* _Challenge_
Count the lines in the entries below that contain the string "wall", treating uppercase and lowercase as different. Reply with the number alone.

━━━ Data provided ━━━

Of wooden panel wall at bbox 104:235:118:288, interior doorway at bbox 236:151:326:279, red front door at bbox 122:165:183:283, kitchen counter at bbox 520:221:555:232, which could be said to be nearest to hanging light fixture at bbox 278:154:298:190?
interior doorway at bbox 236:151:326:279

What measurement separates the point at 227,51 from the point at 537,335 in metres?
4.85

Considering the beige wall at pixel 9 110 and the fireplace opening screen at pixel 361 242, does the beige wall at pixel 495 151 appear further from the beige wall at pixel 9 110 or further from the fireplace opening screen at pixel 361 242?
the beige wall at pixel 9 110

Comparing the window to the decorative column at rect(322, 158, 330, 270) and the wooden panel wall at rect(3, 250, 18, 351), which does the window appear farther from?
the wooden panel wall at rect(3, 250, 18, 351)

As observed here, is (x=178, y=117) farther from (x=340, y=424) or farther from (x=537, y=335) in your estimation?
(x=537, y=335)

━━━
━━━ Data provided ━━━

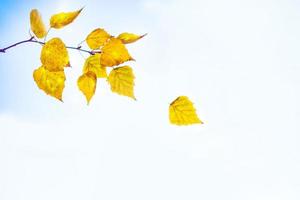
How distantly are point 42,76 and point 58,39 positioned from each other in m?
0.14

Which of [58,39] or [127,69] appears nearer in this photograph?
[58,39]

━━━

* _Output of the exercise_
5